Art and "science" of phrenologyErkenne Dich selbst (know yourself)
Creativity has always represented a survival means during the hardship times I experienced several times in my life. For me creativity develop in many modalities and be embodied by several physical media —some of which do not necessarily to aesthetics production. Solving an equation or writing computer programs are creative expressions and often an underlying aesthetics is present in many mathematical and logical cognitive processes.

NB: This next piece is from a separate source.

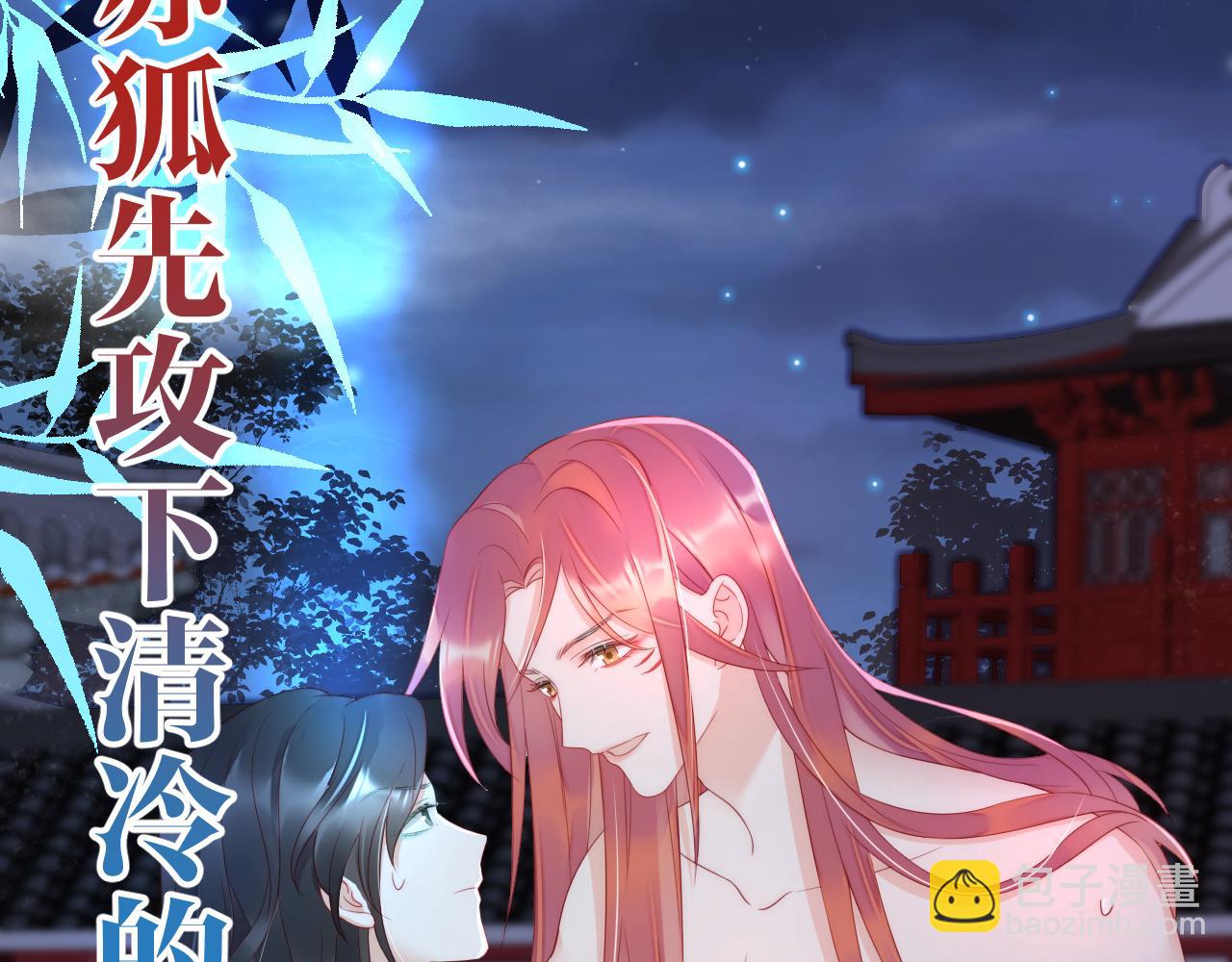 序章  赤狐x青蛇，双花魁互撩-第3话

I am also interested int the nature of creativity and how it relates to the brain morphology and physiology; this interest led me to pursue a PhD on the other hemisphere of the planet, namely Deakin University in Australia. My research "Form Mind Body Space Time" explores the relationship between the aesthetics of human movement and cognitive states; the methodology follows a methodological approach, weaving art and design practices to exercise science and neuroscientific investigations. My objective is to record and measure anedoctal evidence with rigorous experiments —acceptable in scientific terms. One of my research questions is if the mindfulness and aesthetics of human movement, as found in yoga postures to performance arts has influence on mental processes.
My personal research intersect the growing popularity of cognitive sciences in contemporary culture. In the last decades the scientific practices related to neuroscience have expanded from the scientific labs and experiments on mice brain to involve human participation at much greater extents. Probably there are two different developments which are responsible for the broadening of neuroscience among general population: the development of non invasive neuroimaging technology as well as the affordability of electroencephalography (EEG) —the recording of the brain electrical activity. Although the most sophisticated neuroimaging equipment, such as functional Magnetic Resonance Imaging (fMRI), remains in the domain of the scientific community, EEG has become widespread not only in the medical professionals offices but also in homes, mainly for its use in computer games. Neurofeedback and the effects of spiritual practices on the brain have also become the subject of articles and reportage in mainstream media, with photographs of meditation practitioners wearing a EEG headset.
So it is with great anticipation (and expectation) that I will be attending the symposium The Default Mode Network in Aesthetics and Creativity where "leading neuroscientists from top research institutes will gather in New York for a two-day symposium to discuss what the brain is doing when in a wakeful resting state. The DMN – a network of brain regions typically found to be suppressed when individuals focus on their external environment – has been hypothesized to generate spontaneous thoughts during daydreaming and may be crucial for self-referential mental processing, social interactions and the understanding of many neurological disorders."  Tonight keynote speaker Dr. Bill Kelley, Professor of Psychological and Brain Sciences at Dartmouth University, will "present on the Default Mode Network, its history, and our emerging understanding of its function in creative thought."